[Spatial reasoning question data]
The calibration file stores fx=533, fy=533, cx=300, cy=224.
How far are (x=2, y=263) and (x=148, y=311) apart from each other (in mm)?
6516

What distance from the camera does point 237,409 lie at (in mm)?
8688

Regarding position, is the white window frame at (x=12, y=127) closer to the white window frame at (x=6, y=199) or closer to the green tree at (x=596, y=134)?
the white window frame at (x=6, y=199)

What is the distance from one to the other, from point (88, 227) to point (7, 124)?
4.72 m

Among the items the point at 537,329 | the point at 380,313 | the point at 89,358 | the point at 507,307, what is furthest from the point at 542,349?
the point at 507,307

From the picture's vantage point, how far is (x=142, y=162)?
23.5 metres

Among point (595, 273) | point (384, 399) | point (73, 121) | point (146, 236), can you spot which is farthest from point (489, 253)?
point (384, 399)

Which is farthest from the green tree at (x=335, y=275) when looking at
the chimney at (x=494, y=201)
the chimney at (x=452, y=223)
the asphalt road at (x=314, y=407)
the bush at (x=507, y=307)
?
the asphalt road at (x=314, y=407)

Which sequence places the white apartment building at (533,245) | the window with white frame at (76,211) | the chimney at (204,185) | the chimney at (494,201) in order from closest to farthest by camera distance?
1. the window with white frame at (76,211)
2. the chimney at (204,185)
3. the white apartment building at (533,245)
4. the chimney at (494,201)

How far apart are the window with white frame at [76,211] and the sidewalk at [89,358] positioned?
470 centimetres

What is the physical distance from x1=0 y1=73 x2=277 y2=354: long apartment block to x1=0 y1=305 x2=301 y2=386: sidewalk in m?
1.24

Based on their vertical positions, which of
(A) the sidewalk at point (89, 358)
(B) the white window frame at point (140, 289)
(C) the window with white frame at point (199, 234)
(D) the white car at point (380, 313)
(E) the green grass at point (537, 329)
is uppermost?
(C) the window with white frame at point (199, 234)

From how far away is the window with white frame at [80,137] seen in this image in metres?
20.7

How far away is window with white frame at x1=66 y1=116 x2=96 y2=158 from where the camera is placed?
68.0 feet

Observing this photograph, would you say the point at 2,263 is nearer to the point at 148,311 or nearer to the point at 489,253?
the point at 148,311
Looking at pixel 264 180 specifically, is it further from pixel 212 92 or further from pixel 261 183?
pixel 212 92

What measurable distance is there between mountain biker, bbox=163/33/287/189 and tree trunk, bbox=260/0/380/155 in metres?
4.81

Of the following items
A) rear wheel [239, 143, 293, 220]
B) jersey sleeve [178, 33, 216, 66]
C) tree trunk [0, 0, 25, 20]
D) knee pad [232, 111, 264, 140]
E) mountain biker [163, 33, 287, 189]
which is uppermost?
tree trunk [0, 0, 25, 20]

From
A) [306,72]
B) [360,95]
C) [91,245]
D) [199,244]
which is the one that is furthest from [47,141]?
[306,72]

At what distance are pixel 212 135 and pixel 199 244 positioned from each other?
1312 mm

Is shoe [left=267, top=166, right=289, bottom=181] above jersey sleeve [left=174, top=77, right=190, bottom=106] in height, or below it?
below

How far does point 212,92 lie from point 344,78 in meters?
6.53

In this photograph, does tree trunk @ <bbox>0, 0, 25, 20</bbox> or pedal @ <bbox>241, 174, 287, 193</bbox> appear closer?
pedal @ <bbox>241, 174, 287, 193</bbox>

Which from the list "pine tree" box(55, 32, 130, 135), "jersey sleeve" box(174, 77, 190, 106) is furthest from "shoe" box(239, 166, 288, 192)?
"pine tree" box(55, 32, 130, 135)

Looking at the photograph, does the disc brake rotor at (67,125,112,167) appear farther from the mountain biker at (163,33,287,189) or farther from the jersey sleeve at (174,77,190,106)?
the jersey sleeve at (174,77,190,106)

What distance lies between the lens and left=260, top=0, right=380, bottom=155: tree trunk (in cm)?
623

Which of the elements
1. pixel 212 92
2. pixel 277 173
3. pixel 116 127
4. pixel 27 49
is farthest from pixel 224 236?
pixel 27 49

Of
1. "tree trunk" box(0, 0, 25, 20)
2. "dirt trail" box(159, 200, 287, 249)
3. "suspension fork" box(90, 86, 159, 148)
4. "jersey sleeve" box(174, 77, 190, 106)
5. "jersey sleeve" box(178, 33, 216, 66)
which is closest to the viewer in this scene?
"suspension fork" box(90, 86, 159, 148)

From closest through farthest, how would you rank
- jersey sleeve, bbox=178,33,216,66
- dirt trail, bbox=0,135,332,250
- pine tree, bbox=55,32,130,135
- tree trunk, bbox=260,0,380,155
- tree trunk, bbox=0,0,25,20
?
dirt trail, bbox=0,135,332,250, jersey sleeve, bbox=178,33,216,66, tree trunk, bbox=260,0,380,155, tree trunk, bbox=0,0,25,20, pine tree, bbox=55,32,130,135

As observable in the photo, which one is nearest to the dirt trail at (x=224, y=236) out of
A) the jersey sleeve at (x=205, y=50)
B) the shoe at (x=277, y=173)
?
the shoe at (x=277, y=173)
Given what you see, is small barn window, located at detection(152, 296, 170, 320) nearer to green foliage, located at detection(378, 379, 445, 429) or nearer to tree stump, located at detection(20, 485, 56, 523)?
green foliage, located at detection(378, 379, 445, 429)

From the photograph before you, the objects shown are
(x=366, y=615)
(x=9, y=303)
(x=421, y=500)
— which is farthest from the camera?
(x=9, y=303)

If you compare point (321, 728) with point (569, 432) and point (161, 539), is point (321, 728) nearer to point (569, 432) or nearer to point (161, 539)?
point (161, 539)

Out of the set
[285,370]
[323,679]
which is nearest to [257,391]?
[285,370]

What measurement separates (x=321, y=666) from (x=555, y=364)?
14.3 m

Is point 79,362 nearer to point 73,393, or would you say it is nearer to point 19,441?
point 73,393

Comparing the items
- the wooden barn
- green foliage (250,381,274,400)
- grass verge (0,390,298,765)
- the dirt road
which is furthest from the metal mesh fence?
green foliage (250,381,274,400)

Written request
Retype the records that precede this task, keeping them exactly the same.

Response below
The calibration file stores fx=533, fy=533, cx=300, cy=224.
How far are (x=2, y=263) and (x=148, y=311) apart from each other (in mm)?
6516

What distance from the camera does point 237,409 lie at (in mm)?
8688

Regarding position, is the white window frame at (x=12, y=127) closer to the white window frame at (x=6, y=199) or closer to the green tree at (x=596, y=134)?
the white window frame at (x=6, y=199)

What is the distance from one to the other, from point (88, 227) to point (7, 124)?
4.72 m

Among the items the point at 537,329 | the point at 380,313 | the point at 89,358 | the point at 507,307, what is furthest from the point at 542,349?
the point at 507,307

From the picture's vantage point, how far is (x=142, y=162)?
23.5 metres

Among point (595, 273) | point (384, 399) | point (73, 121) | point (146, 236), can you spot which is farthest from point (489, 253)?
point (384, 399)

Which is farthest from the green tree at (x=335, y=275) when looking at
the chimney at (x=494, y=201)
the chimney at (x=452, y=223)
the asphalt road at (x=314, y=407)
the bush at (x=507, y=307)
?
the asphalt road at (x=314, y=407)

Which sequence places the white apartment building at (533,245) | the window with white frame at (76,211) | the chimney at (204,185) | the chimney at (494,201) in order from closest to farthest by camera distance?
1. the window with white frame at (76,211)
2. the chimney at (204,185)
3. the white apartment building at (533,245)
4. the chimney at (494,201)

How far apart are the window with white frame at [76,211] and the sidewalk at [89,358] positioned?
470 centimetres

What is the physical distance from x1=0 y1=73 x2=277 y2=354: long apartment block to x1=0 y1=305 x2=301 y2=386: sidewalk in m?
1.24

Based on their vertical positions, which of
(A) the sidewalk at point (89, 358)
(B) the white window frame at point (140, 289)
(C) the window with white frame at point (199, 234)
(D) the white car at point (380, 313)
(E) the green grass at point (537, 329)
is uppermost?
(C) the window with white frame at point (199, 234)

From how far away is the window with white frame at [80,137] seen in this image in metres?
20.7

How far away is window with white frame at x1=66 y1=116 x2=96 y2=158 from where the camera is placed?
68.0 feet

Observing this photograph, would you say the point at 2,263 is nearer to the point at 148,311 or nearer to the point at 489,253?
the point at 148,311
Looking at pixel 264 180 specifically, is it further from pixel 212 92 or further from pixel 261 183?
pixel 212 92

What measurable distance is there between mountain biker, bbox=163/33/287/189 and tree trunk, bbox=260/0/380/155 in metres?
4.81

Of the following items
A) rear wheel [239, 143, 293, 220]
B) jersey sleeve [178, 33, 216, 66]
C) tree trunk [0, 0, 25, 20]
D) knee pad [232, 111, 264, 140]
E) mountain biker [163, 33, 287, 189]
which is uppermost?
tree trunk [0, 0, 25, 20]

From
A) [306,72]
B) [360,95]
C) [91,245]
D) [199,244]
which is the one that is furthest from [47,141]?
[306,72]

At what distance are pixel 212 135 and pixel 199 244 positioned from each other?
1312 mm

Is shoe [left=267, top=166, right=289, bottom=181] above jersey sleeve [left=174, top=77, right=190, bottom=106] in height, or below it?
below

How far does point 212,92 lie from point 344,78 in meters?
6.53

In this photograph, does tree trunk @ <bbox>0, 0, 25, 20</bbox> or pedal @ <bbox>241, 174, 287, 193</bbox> appear closer?
pedal @ <bbox>241, 174, 287, 193</bbox>

Which from the list "pine tree" box(55, 32, 130, 135), "jersey sleeve" box(174, 77, 190, 106) is furthest from "shoe" box(239, 166, 288, 192)?
"pine tree" box(55, 32, 130, 135)

Looking at the photograph, does the disc brake rotor at (67,125,112,167) appear farther from the mountain biker at (163,33,287,189) or farther from the jersey sleeve at (174,77,190,106)?
the jersey sleeve at (174,77,190,106)

What distance lies between the lens and left=260, top=0, right=380, bottom=155: tree trunk (in cm)?
623

Which of the elements
1. pixel 212 92
2. pixel 277 173
3. pixel 116 127
4. pixel 27 49
is farthest from pixel 224 236?
pixel 27 49

Of
1. "tree trunk" box(0, 0, 25, 20)
2. "dirt trail" box(159, 200, 287, 249)
3. "suspension fork" box(90, 86, 159, 148)
4. "jersey sleeve" box(174, 77, 190, 106)
5. "jersey sleeve" box(178, 33, 216, 66)
which is closest to the viewer in this scene?
"suspension fork" box(90, 86, 159, 148)

From closest through farthest, how would you rank
- jersey sleeve, bbox=178,33,216,66
- dirt trail, bbox=0,135,332,250
- pine tree, bbox=55,32,130,135
- tree trunk, bbox=260,0,380,155
- tree trunk, bbox=0,0,25,20
?
dirt trail, bbox=0,135,332,250, jersey sleeve, bbox=178,33,216,66, tree trunk, bbox=260,0,380,155, tree trunk, bbox=0,0,25,20, pine tree, bbox=55,32,130,135

As observable in the photo, which one is nearest to the dirt trail at (x=224, y=236) out of
A) the jersey sleeve at (x=205, y=50)
B) the shoe at (x=277, y=173)
?
the shoe at (x=277, y=173)
Given what you see, is small barn window, located at detection(152, 296, 170, 320) nearer to green foliage, located at detection(378, 379, 445, 429) or nearer to tree stump, located at detection(20, 485, 56, 523)?
green foliage, located at detection(378, 379, 445, 429)

From the photograph before you, the objects shown are
(x=366, y=615)
(x=9, y=303)
(x=421, y=500)
— which is farthest from the camera?
(x=9, y=303)

If you compare point (321, 728) with point (569, 432) and point (161, 539), is point (321, 728) nearer to point (569, 432) or nearer to point (161, 539)?
point (161, 539)

Out of the set
[285,370]
[323,679]
which is nearest to [257,391]?
[285,370]

What measurement separates (x=321, y=666) from (x=555, y=364)?
14.3 m

Is point 79,362 nearer to point 73,393, or would you say it is nearer to point 19,441?
point 73,393

Comparing the items
- the wooden barn
- green foliage (250,381,274,400)
- grass verge (0,390,298,765)
- the dirt road
which is furthest from the metal mesh fence?
green foliage (250,381,274,400)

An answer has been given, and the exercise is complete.